* begin Article *

Big data file share manifest—ArcGIS GeoAnalytics Server | Documentation for ArcGIS Enterprise
Skip To Content

Big data file share manifest

Note:

At ArcGIS Enterprise 10.9.1 or later, it is recommended that you add or edit big data file shares through your portal contents page instead of ArcGIS Server Manager.

Learn more about adding big data file shares in the portal

Big data file shares are registered as a data store through your portal contents page. Big data file shares require a manifest to outline the schema of the data, as well as the fields that represent geometry and time in the dataset. The manifest is automatically generated when you register a big data file share, but you may need to make modifications if there are any changes to your data, or if the manifest generation was unable to determine all the information needed (for example, if the automatically generated manifest did not select the correct field for the geometry or time).

Note:

Editing your big data file share through the manifest is an advanced option. To learn more about applying changes to individual datasets in your big data file share, see Manage big data file shares in portal. To learn about applying a hints file for delimited files, see Hints file.

The manifest is composed of datasets. The number of datasets depends on the number of folders your big data file share contains. In the following example, there are five datasets:

"datasets":[
  {.. dataset1 ..},
  {.. dataset2 ..},
  {.. dataset3 ..},
  {.. dataset4 ..},
  {.. dataset5 ..},
]

Within each dataset, there are five top-level objects that may be applicable. Of these objects, name, format, and schema are required.

{
 "name": "dataset1",
 "format": {},
 "schema": {},
 "geometry": {},
 "time": {}
}

Name

The name object is required and defines the name of the dataset. This must be unique within the manifest.

Format

The format object is required and defines the dataset type and its format.

* end Article *
* begin Material for this exercise *

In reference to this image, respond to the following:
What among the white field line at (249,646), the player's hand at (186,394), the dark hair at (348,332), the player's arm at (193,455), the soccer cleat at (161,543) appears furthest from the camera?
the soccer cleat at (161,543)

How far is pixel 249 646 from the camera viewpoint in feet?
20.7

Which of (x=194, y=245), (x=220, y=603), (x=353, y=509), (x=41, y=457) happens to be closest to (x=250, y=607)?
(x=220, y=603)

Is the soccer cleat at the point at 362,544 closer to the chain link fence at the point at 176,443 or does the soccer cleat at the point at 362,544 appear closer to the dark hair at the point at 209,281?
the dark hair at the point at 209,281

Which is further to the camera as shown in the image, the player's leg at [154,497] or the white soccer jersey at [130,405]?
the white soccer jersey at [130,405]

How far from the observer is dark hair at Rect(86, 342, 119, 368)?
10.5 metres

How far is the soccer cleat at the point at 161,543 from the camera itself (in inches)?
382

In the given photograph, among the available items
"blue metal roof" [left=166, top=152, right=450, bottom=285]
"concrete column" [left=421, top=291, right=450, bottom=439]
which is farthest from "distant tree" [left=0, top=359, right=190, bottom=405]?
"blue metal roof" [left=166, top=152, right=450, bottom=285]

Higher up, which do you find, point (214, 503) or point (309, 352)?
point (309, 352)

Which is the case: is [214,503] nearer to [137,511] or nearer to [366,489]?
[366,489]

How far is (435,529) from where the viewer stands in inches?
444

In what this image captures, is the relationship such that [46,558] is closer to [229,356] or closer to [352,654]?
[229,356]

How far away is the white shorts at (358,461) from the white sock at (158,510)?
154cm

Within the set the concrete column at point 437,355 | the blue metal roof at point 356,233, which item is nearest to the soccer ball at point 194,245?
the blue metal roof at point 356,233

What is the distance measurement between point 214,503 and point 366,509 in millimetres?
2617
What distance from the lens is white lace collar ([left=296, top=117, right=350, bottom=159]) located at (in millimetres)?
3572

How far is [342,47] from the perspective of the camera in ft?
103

* end Material for this exercise *

*To-do list*.
**A)** Name the top-level objects that the manifest article says may apply within each dataset.
**B)** Rewrite everything in the records from the line containing "How far is [342,47]" down to the end of the records, changing "camera" to "viewer" and leaving the rest unchanged.

*Answers for this exercise*.
**A)** name, format, schema, geometry, time

**B)**
How far is [342,47] from the perspective of the viewer in ft?
103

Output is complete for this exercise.